Tasks to complete —
1. According to the snowboarding blog post, when does the new video camera arrive?
2. List the beginner-friendly terrain that the snowboarding blog post says the mid-mountain opening will bring.
3. Copy the stretch of the snowboarding blog post from "So the mountain" through "on the hill.".

Text provided —
So the mountain has been open for two weeks, and this blog has had next to nothing on snowboarding, despite being a snowboarding blog. What the hell?

It's not my fault, honest. I was, ah, distracted. By the epic snow. I was going to get some photos the other day, and then it snowed. Again. Woops. You understand, right?

Click read more and receive a text-based illumination (and maybe a couple of, ah, borrowed, pics) into the wonderful world of Getting Stoked's time on the hill.



First up, pics and videos will be up before Christmas. A brand spanking new (cheap) video camera arrives in the mail on Monday, so the crew's riding will soon be recorded in really poor quality film, for your viewing pleasure.

As for the hill, well, Revelstoke has shown itself to be about one thing, and it's good: trees. For anyone wanting to come riding at Revelstoke, there's a few things you'd want to know:

1. It's not particularly kind to beginners.
This is about to change with the mid-mountain opening today (read: a buttload more terrain opening up) and there's some blue runs, maybe even a green or two, and better access to the magic carpet learning area. The down side? The Crew ducked a rope and rode down to mid-mountain a couple of days ago, and after surviving a back-leg burning 30 mins trying to ride the powder all the whole way down (it's a MASSIVE journey to get to the mid-mountain), Paz and Stu both copped some serious treatment at the hands (edges?) of some hidden rocks. Moral of the story? Tread carefully down low until there's another big dump.

Records shown —
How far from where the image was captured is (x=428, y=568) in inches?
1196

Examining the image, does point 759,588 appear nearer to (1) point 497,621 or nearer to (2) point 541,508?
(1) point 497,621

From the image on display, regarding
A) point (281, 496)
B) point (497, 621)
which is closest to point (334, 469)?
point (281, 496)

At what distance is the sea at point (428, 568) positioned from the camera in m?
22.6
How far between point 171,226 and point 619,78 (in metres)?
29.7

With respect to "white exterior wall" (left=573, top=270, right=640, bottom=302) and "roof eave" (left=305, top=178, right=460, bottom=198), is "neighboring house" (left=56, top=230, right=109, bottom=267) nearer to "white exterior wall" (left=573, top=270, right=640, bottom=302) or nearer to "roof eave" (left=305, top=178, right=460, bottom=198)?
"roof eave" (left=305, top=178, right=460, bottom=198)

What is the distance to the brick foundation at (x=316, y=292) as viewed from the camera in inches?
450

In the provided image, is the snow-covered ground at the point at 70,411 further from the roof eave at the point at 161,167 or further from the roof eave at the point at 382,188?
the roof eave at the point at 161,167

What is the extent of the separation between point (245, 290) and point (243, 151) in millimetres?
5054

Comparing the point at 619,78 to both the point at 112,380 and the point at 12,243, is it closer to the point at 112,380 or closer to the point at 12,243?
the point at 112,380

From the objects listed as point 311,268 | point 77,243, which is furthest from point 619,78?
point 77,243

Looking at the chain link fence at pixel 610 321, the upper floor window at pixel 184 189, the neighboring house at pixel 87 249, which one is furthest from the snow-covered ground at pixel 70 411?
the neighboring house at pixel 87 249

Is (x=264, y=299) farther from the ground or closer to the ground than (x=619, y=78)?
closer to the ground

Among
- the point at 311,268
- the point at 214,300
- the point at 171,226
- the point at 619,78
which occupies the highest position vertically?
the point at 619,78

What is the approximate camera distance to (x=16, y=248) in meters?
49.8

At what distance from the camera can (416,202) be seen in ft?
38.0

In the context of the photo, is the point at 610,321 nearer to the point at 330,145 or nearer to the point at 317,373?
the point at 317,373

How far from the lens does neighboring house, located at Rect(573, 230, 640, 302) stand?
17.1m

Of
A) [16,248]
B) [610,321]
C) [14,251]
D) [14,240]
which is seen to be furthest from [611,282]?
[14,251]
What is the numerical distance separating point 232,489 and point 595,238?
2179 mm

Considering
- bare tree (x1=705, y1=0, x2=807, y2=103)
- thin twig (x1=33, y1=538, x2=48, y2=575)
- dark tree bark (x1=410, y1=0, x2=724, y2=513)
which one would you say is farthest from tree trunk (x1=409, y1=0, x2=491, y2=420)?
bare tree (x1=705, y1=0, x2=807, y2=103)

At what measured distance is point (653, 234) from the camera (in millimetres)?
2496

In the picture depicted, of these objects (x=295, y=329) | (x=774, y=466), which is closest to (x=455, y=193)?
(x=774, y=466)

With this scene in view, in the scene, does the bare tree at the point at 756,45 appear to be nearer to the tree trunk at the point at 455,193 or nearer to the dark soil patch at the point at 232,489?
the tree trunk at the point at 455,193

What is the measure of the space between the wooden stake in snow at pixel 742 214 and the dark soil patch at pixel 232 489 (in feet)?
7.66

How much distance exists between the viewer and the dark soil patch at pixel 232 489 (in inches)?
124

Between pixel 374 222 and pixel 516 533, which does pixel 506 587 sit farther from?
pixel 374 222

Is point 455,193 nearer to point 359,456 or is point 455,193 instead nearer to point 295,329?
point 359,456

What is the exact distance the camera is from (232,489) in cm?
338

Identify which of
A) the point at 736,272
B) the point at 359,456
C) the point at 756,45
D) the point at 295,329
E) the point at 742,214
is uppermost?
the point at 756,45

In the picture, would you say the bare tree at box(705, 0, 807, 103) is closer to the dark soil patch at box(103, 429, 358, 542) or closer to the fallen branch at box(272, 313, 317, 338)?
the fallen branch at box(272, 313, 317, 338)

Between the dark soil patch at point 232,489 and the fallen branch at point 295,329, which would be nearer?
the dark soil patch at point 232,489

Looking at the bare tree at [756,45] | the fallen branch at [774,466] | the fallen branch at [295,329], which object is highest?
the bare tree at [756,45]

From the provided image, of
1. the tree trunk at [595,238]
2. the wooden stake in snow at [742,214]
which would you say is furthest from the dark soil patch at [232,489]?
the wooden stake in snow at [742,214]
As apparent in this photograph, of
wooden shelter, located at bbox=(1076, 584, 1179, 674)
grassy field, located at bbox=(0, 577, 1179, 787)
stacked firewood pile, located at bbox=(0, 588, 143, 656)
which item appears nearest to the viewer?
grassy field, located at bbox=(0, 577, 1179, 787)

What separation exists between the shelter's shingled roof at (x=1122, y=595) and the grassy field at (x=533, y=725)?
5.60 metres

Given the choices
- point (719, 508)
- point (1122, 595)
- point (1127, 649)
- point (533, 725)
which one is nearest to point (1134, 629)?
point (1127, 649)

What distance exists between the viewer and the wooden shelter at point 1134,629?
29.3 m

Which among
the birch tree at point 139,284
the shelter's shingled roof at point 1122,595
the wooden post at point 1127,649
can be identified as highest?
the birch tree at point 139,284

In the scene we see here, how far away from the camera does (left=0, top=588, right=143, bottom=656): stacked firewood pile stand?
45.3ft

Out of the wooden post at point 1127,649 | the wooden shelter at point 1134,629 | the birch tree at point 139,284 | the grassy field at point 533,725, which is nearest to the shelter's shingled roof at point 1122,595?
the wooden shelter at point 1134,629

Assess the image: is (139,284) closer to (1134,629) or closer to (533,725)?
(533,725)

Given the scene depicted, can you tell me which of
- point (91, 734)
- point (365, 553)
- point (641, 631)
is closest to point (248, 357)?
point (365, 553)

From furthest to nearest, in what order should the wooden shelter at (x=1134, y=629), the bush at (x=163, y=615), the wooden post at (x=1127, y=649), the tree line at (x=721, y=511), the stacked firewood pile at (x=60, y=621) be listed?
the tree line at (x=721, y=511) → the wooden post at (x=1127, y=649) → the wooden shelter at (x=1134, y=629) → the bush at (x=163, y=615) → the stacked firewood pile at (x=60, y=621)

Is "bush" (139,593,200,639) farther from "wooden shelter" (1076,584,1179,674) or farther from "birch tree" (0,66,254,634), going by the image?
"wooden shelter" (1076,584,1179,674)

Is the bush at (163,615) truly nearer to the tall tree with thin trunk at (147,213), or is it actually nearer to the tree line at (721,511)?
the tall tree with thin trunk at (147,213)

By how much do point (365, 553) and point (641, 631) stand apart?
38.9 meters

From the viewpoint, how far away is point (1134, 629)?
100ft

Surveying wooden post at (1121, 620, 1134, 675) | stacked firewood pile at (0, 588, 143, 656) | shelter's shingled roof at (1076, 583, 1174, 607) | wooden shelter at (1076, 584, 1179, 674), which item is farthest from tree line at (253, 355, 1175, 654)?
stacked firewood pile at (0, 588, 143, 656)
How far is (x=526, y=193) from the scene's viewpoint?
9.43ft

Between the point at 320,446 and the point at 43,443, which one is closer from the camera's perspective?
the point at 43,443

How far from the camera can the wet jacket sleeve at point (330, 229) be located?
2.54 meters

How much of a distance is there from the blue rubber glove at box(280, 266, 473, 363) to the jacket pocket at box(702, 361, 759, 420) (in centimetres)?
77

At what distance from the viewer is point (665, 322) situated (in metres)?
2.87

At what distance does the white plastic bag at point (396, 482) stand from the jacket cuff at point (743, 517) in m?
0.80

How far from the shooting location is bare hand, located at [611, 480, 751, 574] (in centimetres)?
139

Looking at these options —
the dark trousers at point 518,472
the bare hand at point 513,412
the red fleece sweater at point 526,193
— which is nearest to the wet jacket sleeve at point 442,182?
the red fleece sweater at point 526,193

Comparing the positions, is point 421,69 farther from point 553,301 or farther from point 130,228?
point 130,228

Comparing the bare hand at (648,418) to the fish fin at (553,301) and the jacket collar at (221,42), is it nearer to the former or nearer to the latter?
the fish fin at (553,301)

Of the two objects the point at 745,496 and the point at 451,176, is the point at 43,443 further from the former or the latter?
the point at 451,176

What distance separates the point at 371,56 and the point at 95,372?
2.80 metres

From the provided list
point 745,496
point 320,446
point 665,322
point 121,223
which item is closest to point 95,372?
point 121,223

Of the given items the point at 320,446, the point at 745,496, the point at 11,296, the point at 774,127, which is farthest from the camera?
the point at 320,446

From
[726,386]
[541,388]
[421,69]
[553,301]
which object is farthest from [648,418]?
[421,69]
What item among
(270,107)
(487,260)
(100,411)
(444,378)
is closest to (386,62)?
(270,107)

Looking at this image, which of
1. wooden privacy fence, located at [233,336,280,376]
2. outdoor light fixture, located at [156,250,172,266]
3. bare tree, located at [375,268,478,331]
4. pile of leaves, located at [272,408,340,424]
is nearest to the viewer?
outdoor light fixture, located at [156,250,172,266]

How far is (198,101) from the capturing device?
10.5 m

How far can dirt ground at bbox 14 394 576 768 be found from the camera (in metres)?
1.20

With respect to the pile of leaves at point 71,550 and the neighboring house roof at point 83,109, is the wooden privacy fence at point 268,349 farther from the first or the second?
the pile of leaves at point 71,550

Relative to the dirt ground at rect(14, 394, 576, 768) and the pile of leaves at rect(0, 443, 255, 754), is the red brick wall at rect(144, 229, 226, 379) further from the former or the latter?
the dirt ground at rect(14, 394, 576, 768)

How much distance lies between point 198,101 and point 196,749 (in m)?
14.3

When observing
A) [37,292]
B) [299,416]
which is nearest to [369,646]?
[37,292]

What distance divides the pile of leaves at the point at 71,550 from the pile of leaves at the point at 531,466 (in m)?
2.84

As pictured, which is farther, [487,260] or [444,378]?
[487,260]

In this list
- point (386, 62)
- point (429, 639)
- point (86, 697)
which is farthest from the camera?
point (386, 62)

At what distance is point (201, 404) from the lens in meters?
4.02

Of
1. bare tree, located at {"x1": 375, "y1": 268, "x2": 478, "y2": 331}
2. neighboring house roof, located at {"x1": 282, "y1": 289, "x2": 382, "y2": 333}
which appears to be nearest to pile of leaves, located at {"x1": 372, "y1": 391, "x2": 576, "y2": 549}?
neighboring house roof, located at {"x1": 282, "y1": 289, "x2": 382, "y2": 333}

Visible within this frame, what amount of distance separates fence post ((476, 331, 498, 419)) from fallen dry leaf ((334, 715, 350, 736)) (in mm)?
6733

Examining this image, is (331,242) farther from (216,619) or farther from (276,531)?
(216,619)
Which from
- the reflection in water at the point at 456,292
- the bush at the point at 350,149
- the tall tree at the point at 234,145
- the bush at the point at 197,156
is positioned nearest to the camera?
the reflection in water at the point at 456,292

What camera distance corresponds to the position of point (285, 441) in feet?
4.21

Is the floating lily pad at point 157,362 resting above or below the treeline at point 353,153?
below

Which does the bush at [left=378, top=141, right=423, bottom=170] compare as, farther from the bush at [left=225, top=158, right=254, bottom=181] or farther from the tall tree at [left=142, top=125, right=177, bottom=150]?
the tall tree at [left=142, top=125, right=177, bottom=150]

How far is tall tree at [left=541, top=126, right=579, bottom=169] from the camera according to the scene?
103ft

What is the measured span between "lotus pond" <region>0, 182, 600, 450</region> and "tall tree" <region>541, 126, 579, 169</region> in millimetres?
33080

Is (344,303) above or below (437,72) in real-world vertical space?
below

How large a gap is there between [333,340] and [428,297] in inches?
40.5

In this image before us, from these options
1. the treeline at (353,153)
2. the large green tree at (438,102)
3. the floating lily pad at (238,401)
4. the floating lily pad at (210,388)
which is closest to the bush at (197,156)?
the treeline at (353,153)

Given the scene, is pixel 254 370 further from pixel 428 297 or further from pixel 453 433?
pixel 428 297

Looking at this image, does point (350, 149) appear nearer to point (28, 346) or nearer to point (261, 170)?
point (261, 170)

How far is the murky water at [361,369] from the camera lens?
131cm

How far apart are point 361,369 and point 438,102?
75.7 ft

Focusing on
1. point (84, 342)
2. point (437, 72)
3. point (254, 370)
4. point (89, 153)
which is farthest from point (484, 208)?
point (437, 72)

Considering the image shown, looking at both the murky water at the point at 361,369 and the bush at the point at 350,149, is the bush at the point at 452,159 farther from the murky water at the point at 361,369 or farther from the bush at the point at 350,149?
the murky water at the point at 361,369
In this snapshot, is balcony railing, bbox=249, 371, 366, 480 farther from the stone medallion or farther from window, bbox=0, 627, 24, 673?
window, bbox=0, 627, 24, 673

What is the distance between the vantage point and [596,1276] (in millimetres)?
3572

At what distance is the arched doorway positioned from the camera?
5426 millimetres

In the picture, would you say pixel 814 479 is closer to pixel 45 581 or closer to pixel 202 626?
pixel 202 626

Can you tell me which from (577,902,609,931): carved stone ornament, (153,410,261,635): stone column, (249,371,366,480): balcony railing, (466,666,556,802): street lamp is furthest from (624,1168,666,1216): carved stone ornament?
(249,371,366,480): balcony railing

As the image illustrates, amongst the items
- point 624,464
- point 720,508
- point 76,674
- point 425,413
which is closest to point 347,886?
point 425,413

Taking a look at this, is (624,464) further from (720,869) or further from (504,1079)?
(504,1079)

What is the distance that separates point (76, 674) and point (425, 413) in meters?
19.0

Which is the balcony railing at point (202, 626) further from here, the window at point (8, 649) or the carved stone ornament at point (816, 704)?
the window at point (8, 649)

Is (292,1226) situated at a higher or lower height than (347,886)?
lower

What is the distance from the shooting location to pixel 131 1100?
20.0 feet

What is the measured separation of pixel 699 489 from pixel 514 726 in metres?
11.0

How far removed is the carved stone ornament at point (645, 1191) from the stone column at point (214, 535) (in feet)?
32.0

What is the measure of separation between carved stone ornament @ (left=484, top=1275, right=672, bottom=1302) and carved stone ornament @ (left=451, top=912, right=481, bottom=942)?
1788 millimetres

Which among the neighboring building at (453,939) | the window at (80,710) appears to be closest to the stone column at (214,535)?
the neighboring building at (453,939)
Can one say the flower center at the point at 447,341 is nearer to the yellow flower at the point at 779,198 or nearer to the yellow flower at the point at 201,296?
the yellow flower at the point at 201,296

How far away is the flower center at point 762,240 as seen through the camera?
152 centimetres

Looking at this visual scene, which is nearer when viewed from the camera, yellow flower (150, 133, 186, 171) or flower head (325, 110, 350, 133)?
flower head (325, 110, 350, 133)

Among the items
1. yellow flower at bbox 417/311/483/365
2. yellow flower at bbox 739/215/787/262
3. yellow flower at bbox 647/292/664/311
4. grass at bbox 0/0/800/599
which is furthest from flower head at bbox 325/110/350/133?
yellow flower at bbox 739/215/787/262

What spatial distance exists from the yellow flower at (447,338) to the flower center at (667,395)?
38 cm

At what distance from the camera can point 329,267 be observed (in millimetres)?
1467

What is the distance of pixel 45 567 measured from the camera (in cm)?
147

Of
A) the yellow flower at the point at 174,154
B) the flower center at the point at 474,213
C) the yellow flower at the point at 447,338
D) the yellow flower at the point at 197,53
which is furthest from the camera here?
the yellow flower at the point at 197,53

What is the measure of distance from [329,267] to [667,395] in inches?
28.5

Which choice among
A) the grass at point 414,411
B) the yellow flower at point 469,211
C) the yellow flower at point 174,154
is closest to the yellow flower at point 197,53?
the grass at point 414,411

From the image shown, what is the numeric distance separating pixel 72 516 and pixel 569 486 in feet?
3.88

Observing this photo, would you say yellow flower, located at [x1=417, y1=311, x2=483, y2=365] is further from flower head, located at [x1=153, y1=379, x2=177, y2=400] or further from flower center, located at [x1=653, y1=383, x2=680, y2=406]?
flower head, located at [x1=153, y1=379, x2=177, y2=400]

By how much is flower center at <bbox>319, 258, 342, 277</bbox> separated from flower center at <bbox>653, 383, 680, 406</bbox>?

Set of answers —
1. It arrives in the mail on Monday.

2.
- Some blue runs
- Maybe a green run or two
- Better access to the magic carpet learning area

3.
So the mountain has been open for two weeks, and this blog has had next to nothing on snowboarding, despite being a snowboarding blog. What the hell?

It's not my fault, honest. I was, ah, distracted. By the epic snow. I was going to get some photos the other day, and then it snowed. Again. Woops. You understand, right?

Click read more and receive a text-based illumination (and maybe a couple of, ah, borrowed, pics) into the wonderful world of Getting Stoked's time on the hill.